# Yep! I Forgot Food....



## kellygh (Oct 25, 2010)

For Pumpkin when packing to go away for 2 1/2 days! I always forget something, but most anything would have been better than P's food! Other than the grocery store & a feed-n-seed, there is nothing around; in addition, very few people carry GO! Natural grain- free. I ended up with a bag of Taste of The Wild from the feed & seed. No chance for the typical transition period, so let's hope P's system continues to tolerate the abrupt change as well as she has so far! Ugh!!! Smack... :-[


----------



## Keneomac (Oct 12, 2010)

Been there done that...

Supplement with ground beef and brown rice if you have to!


----------



## mswhipple (Mar 7, 2011)

It's always something! Hope Pumpkin did okay on her trip. Did she handle the food switcheroo okay? I'm pretty lucky with Willie in that way. No stomach issues, and it seems like he can eat anything (except grass) without throwing up... 

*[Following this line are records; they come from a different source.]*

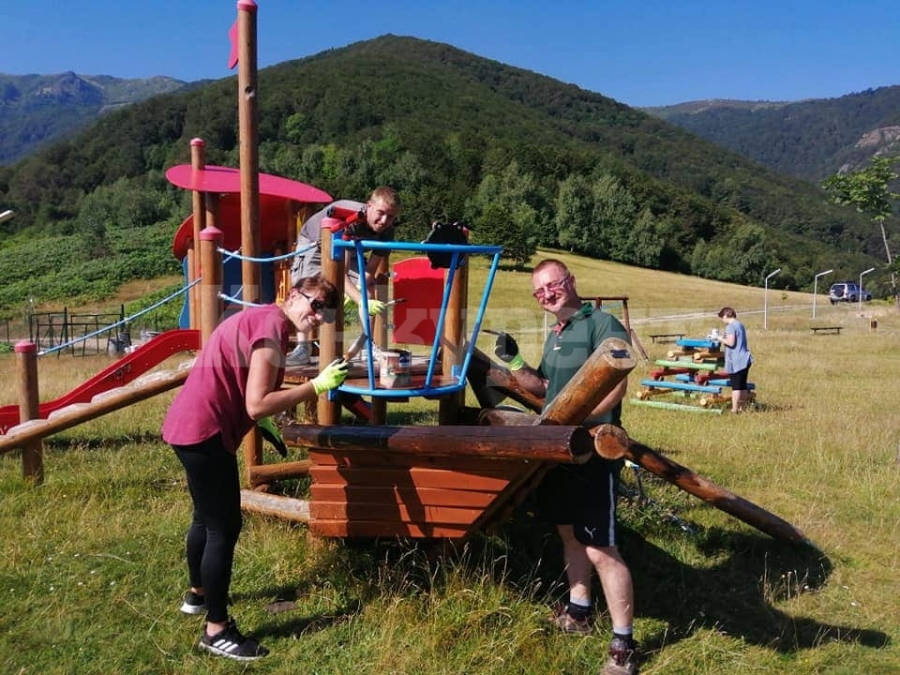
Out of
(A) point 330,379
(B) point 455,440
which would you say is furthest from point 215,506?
(B) point 455,440

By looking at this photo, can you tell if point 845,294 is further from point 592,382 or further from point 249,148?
point 592,382

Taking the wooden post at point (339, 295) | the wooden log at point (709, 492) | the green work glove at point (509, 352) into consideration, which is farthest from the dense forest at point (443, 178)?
the green work glove at point (509, 352)

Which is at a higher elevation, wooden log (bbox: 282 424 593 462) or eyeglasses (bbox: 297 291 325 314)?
eyeglasses (bbox: 297 291 325 314)

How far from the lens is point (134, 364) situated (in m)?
6.73

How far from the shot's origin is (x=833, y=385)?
1372cm

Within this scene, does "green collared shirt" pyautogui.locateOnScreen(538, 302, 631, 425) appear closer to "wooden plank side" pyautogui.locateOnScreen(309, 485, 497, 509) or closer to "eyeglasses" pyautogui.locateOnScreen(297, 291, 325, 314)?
"wooden plank side" pyautogui.locateOnScreen(309, 485, 497, 509)

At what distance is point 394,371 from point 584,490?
1.08 m

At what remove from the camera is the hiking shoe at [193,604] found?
390 cm

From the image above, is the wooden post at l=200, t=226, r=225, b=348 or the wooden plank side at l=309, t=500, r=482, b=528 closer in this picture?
the wooden plank side at l=309, t=500, r=482, b=528

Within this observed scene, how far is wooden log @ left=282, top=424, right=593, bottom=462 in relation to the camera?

Anyway, hope you all had fun! 8)


----------



## redbirddog (Apr 23, 2010)

A good *plain* hamburger or hot dog for the dogs seems to do the trick when we go out and I forget their food.


----------



## Linescreamer (Sep 28, 2010)

That is one of Copper's favorite foods now. I wouldn't be concerned unless P has had prior issues. Copper's eating habits at times can be like a food critic's. A different restaurant every night. ;D


----------



## kellygh (Oct 25, 2010)

Well, Pumpkin did great! I am thankful she doesn't seem to have a sensitive stomach. We had zero issue switching to TOTW. In fact, now that I just got our latest 25lb Go! installment, P seems to really like TOTW. Maybe I'll go back and forth between the 2? She has been picky, no doubt! She seemed to really like all the foods we have tried--at least the first few times we fed it. Then, like clock work, P decides food just isn't that important : That's when the hamburger/hotdog helps! Weird redhead.


----------



## JillandDan (Sep 8, 2010)

Glad to hear Pumpkin didn't have any issues with the fast switch.


----------